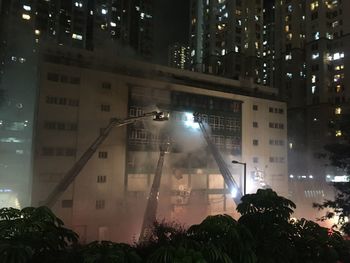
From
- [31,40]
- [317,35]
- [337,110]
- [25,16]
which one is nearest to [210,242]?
[31,40]

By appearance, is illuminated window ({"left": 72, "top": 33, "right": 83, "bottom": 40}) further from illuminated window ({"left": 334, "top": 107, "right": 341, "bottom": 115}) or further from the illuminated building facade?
illuminated window ({"left": 334, "top": 107, "right": 341, "bottom": 115})

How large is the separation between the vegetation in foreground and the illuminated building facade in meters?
26.8

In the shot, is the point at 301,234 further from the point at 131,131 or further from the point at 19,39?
the point at 19,39

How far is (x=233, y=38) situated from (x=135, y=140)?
4247 cm

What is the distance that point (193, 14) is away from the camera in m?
82.4

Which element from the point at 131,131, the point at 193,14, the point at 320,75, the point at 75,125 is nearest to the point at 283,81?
the point at 320,75

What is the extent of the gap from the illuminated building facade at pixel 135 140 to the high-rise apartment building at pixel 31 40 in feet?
9.23

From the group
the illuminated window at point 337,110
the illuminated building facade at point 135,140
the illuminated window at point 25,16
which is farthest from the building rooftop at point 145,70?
the illuminated window at point 25,16

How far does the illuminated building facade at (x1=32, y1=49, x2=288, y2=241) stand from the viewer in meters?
32.5

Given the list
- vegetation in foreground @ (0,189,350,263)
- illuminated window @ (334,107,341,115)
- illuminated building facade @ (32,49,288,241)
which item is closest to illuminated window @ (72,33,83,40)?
illuminated building facade @ (32,49,288,241)

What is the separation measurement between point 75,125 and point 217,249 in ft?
96.6

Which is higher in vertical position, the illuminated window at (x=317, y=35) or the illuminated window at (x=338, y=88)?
the illuminated window at (x=317, y=35)

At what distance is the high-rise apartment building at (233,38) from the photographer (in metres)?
70.9

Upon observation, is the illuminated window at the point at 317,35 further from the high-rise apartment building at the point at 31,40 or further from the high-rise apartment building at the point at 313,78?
the high-rise apartment building at the point at 31,40
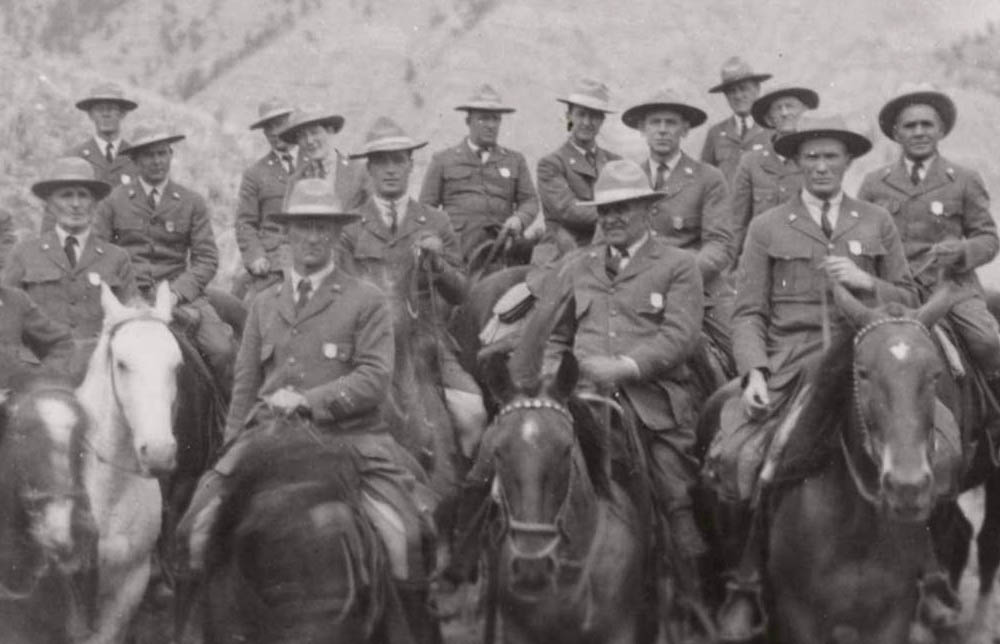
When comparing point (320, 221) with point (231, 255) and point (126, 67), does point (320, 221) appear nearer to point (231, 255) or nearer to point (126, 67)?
point (231, 255)

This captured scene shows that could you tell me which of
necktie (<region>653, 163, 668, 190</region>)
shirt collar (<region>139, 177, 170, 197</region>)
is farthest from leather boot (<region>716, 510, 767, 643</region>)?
shirt collar (<region>139, 177, 170, 197</region>)

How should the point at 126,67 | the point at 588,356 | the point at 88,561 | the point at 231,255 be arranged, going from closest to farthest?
the point at 88,561 → the point at 588,356 → the point at 231,255 → the point at 126,67

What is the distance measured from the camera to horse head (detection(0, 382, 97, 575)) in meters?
6.51

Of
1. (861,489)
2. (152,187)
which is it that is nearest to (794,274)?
(861,489)

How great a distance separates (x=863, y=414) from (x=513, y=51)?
74.7 ft

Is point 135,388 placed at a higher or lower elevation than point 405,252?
lower

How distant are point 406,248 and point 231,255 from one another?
27.2 ft

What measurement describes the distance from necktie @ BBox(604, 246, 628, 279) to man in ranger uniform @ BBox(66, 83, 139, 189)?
15.7 feet

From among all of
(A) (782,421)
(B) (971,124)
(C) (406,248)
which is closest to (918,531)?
(A) (782,421)

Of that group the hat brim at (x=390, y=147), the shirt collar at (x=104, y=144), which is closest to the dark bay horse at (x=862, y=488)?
the hat brim at (x=390, y=147)

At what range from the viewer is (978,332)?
29.5ft

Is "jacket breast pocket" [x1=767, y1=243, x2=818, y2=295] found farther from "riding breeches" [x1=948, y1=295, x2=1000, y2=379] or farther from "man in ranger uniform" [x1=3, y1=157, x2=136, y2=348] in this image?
"man in ranger uniform" [x1=3, y1=157, x2=136, y2=348]

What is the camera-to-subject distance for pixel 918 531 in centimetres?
634

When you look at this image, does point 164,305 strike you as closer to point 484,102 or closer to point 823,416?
point 823,416
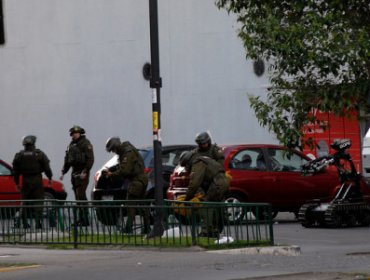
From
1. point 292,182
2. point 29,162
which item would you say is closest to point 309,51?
point 292,182

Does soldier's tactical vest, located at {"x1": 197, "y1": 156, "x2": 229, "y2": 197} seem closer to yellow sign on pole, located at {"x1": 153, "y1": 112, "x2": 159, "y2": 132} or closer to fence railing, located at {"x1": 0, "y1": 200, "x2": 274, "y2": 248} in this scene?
fence railing, located at {"x1": 0, "y1": 200, "x2": 274, "y2": 248}

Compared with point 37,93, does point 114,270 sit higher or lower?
lower

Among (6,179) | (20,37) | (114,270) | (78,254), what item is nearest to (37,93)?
(20,37)

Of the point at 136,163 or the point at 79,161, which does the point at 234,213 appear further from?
the point at 79,161

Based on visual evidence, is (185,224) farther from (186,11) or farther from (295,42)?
(186,11)

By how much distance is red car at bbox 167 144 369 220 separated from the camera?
913 inches

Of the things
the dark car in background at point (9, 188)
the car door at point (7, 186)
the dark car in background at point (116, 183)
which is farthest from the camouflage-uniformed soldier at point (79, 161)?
the car door at point (7, 186)

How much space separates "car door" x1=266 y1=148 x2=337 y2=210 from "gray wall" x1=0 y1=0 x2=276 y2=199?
7.06 meters

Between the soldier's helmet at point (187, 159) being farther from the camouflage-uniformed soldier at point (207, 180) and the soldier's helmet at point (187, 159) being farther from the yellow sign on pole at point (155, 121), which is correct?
Result: the yellow sign on pole at point (155, 121)

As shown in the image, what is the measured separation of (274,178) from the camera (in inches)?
925

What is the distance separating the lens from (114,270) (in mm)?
14000

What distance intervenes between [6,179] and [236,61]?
7.58 m

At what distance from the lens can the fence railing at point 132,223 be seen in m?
16.4

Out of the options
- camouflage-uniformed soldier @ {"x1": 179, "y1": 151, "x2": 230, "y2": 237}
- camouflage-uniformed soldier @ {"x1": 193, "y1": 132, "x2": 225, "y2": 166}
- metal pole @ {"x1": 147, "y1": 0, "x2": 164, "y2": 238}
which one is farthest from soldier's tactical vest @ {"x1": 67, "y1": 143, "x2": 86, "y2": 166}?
camouflage-uniformed soldier @ {"x1": 179, "y1": 151, "x2": 230, "y2": 237}
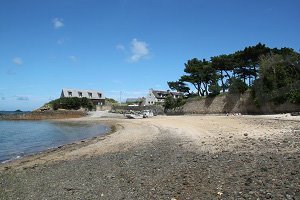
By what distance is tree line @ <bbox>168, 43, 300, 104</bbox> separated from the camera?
44438 mm

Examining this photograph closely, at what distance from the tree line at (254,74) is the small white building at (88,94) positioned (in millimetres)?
42222

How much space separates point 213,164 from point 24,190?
18.5 feet

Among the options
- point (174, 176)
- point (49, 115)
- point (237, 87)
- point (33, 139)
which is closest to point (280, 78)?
point (237, 87)

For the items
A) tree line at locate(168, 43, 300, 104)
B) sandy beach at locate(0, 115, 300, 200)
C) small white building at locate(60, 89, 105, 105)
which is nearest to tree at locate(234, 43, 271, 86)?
tree line at locate(168, 43, 300, 104)

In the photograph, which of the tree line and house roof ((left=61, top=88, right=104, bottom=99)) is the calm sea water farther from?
house roof ((left=61, top=88, right=104, bottom=99))

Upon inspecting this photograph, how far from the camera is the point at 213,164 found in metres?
10.4

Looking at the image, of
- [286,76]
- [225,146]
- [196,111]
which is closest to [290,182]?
[225,146]

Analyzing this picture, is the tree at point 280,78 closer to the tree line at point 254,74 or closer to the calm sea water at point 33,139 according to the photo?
the tree line at point 254,74

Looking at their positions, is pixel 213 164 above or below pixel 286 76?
below

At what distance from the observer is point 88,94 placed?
113062mm

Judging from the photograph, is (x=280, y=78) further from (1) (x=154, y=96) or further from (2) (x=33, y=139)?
(1) (x=154, y=96)

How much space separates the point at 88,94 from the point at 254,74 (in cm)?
6771

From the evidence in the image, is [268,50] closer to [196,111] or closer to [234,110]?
[234,110]

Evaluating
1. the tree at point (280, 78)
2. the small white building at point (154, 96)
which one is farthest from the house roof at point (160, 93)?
the tree at point (280, 78)
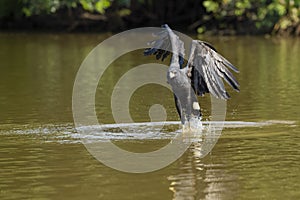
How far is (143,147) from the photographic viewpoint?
31.0 feet

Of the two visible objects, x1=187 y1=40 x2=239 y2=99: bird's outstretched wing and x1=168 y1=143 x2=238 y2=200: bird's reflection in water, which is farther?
x1=187 y1=40 x2=239 y2=99: bird's outstretched wing

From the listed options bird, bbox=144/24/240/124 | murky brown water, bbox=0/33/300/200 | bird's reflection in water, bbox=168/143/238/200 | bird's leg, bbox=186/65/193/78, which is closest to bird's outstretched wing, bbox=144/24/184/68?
bird, bbox=144/24/240/124

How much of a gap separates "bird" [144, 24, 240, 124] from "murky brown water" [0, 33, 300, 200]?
53 cm

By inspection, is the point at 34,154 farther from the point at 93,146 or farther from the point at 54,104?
the point at 54,104

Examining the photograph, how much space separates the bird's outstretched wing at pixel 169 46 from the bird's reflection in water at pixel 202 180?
4.84 ft

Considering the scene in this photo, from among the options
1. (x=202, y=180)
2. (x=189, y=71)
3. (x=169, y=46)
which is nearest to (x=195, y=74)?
(x=189, y=71)

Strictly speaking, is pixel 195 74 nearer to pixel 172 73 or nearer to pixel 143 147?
pixel 172 73

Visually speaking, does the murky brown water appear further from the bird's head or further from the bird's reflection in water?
the bird's head

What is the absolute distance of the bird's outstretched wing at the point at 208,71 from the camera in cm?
999

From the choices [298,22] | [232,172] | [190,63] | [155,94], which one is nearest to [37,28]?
[298,22]

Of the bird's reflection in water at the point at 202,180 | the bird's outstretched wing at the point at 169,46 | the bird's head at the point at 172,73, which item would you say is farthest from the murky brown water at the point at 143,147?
the bird's outstretched wing at the point at 169,46

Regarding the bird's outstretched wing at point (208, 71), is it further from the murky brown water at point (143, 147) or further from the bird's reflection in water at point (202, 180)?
the bird's reflection in water at point (202, 180)

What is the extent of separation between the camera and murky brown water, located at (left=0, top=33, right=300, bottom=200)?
7504mm

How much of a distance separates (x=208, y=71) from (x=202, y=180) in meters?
2.56
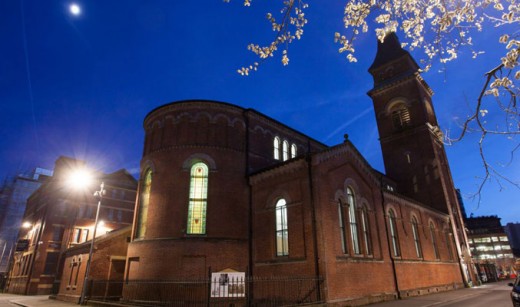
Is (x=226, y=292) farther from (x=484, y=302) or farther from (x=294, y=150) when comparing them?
(x=484, y=302)

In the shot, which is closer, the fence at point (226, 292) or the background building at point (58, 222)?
the fence at point (226, 292)

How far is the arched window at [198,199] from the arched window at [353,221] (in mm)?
9118

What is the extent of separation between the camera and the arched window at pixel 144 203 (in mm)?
21278

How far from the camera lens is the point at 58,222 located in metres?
40.4

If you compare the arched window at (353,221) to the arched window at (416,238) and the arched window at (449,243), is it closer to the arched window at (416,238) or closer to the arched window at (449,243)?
the arched window at (416,238)

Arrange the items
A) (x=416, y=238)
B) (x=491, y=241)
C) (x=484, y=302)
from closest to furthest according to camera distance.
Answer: (x=484, y=302) → (x=416, y=238) → (x=491, y=241)

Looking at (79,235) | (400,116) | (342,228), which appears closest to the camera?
(342,228)

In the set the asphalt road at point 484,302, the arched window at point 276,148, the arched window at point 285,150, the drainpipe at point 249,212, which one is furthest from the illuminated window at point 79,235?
the asphalt road at point 484,302

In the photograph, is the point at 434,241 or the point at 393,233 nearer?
the point at 393,233

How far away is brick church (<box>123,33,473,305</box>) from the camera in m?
17.0

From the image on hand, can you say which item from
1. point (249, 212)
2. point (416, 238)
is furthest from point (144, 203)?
point (416, 238)

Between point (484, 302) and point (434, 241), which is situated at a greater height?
point (434, 241)

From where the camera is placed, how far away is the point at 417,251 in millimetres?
25547

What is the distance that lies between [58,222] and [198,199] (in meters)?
30.4
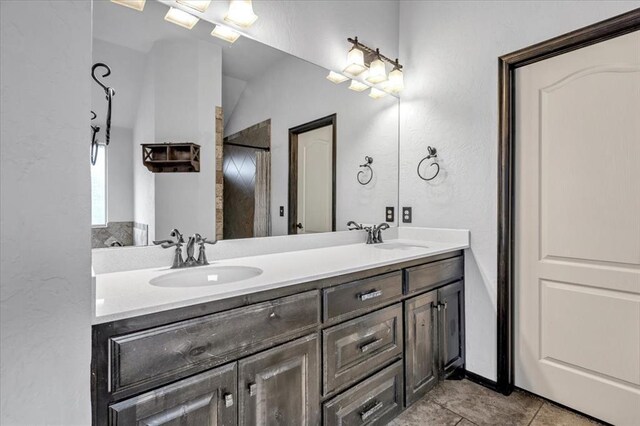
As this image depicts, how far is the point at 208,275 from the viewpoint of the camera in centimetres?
136

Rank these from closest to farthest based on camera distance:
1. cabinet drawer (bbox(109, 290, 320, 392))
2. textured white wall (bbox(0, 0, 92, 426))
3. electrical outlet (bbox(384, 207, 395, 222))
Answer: textured white wall (bbox(0, 0, 92, 426))
cabinet drawer (bbox(109, 290, 320, 392))
electrical outlet (bbox(384, 207, 395, 222))

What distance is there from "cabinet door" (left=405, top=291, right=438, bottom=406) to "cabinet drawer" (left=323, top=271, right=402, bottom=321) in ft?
0.53

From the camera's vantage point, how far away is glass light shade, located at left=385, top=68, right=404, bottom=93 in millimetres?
2293

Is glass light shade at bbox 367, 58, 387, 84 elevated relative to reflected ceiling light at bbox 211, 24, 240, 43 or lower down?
elevated

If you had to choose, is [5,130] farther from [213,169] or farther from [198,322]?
[213,169]

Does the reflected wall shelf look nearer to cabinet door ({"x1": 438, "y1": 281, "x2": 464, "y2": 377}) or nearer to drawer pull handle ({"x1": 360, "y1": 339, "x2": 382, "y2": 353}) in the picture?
drawer pull handle ({"x1": 360, "y1": 339, "x2": 382, "y2": 353})

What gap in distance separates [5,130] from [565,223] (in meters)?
2.21

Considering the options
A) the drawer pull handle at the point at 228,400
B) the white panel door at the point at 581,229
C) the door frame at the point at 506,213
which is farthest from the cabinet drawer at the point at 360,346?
the white panel door at the point at 581,229

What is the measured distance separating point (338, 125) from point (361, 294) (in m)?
1.25

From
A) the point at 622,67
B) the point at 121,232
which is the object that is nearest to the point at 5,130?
the point at 121,232

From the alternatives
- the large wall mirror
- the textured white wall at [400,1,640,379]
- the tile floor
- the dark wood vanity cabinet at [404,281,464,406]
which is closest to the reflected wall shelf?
the large wall mirror

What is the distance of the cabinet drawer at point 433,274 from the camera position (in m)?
1.64

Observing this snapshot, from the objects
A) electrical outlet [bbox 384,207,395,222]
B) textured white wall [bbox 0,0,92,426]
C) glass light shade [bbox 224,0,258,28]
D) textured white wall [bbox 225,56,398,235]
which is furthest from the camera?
electrical outlet [bbox 384,207,395,222]

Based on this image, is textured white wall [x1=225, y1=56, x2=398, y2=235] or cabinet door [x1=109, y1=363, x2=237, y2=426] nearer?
cabinet door [x1=109, y1=363, x2=237, y2=426]
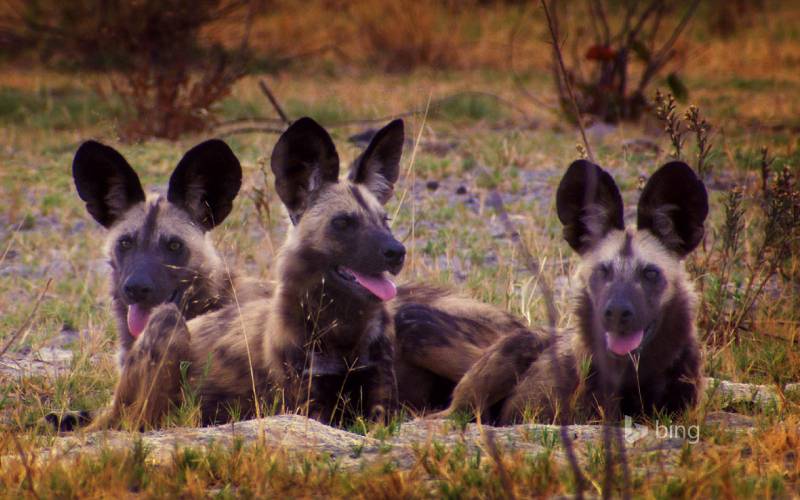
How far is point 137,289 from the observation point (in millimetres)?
4621

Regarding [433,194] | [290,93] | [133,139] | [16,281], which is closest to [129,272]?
[16,281]

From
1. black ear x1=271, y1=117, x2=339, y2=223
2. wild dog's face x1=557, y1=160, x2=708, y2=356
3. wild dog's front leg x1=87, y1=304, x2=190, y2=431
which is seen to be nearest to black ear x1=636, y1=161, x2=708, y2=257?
wild dog's face x1=557, y1=160, x2=708, y2=356

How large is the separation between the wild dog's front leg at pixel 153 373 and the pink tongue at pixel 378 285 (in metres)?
0.74

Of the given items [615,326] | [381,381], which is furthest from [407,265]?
[615,326]

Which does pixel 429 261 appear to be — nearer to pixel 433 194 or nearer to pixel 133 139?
pixel 433 194

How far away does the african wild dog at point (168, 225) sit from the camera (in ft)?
15.8

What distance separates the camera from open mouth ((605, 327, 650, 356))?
158 inches

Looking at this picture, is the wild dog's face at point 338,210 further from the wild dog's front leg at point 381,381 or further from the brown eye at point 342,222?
the wild dog's front leg at point 381,381

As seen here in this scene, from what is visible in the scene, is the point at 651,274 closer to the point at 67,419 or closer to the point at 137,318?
the point at 137,318

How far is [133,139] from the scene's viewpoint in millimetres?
9516

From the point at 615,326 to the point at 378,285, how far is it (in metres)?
0.92

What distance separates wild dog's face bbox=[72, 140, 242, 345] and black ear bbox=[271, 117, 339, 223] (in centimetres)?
58

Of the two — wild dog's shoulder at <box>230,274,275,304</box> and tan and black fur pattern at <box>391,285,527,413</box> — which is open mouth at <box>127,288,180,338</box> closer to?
wild dog's shoulder at <box>230,274,275,304</box>

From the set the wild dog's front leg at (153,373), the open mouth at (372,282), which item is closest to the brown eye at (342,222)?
the open mouth at (372,282)
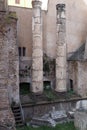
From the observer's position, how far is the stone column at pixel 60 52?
17953 millimetres

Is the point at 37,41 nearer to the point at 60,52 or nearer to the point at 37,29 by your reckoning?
the point at 37,29

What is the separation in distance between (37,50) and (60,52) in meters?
1.65

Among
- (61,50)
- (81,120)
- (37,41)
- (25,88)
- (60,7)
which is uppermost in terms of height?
(60,7)

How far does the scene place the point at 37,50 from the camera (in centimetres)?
1756

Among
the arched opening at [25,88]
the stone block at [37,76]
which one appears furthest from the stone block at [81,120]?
the arched opening at [25,88]

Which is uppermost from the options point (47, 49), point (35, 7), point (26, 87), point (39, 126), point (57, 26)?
point (35, 7)

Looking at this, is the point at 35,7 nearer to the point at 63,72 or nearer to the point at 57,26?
the point at 57,26

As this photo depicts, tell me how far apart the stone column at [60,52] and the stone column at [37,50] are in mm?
1259

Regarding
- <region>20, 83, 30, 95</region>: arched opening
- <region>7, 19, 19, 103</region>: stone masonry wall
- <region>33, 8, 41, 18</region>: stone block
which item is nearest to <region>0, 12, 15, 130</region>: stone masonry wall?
<region>7, 19, 19, 103</region>: stone masonry wall

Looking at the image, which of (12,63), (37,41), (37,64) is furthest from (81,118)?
(37,41)

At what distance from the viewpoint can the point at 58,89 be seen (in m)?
18.0

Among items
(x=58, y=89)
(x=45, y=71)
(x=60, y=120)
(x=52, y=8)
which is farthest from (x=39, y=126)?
(x=52, y=8)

> WRITTEN TASK:
Please retype, exactly and with the pictures left out, the lines from the line containing "From the set" through the last line of the records above.

> PROBLEM SOLUTION:
From the set the wild dog's front leg at (153,373), the open mouth at (372,282), which item is closest to the brown eye at (342,222)?
the open mouth at (372,282)
From the observer's position, how far is the stone column at pixel 60 52?
17953 millimetres

Is the point at 37,41 nearer to the point at 60,52 or nearer to the point at 37,29 by your reckoning?
the point at 37,29

What is the separation in distance between (37,50) and (60,52) in meters?
1.65

Among
- (61,50)
- (81,120)
- (37,41)
- (25,88)
- (60,7)
which is uppermost in terms of height?
(60,7)

How far does the scene place the point at 37,50 from the camera (in centimetres)?
1756

Among
the arched opening at [25,88]
the stone block at [37,76]
which one appears furthest from the stone block at [81,120]?
the arched opening at [25,88]

Which is uppermost from the options point (47, 49), point (35, 7), point (26, 87), point (39, 126), point (57, 26)?
point (35, 7)

Looking at this, is the point at 35,7 nearer to the point at 63,72 or nearer to the point at 57,26?
the point at 57,26

As this photo depicts, tell me how far apart the stone column at [60,52] and the stone column at [37,50] are in mm?
1259

Regarding
- <region>20, 83, 30, 95</region>: arched opening
- <region>7, 19, 19, 103</region>: stone masonry wall
- <region>33, 8, 41, 18</region>: stone block
which item is nearest to <region>0, 12, 15, 130</region>: stone masonry wall?
<region>7, 19, 19, 103</region>: stone masonry wall

Looking at the image, which of (12,63), (37,41), (37,64) is furthest from (81,118)?
(37,41)

At what distance from the viewpoint can the point at 58,89 be seen (in m)?
18.0

Among items
(x=58, y=89)
(x=45, y=71)
(x=60, y=120)
(x=52, y=8)
which is farthest from (x=39, y=126)?
(x=52, y=8)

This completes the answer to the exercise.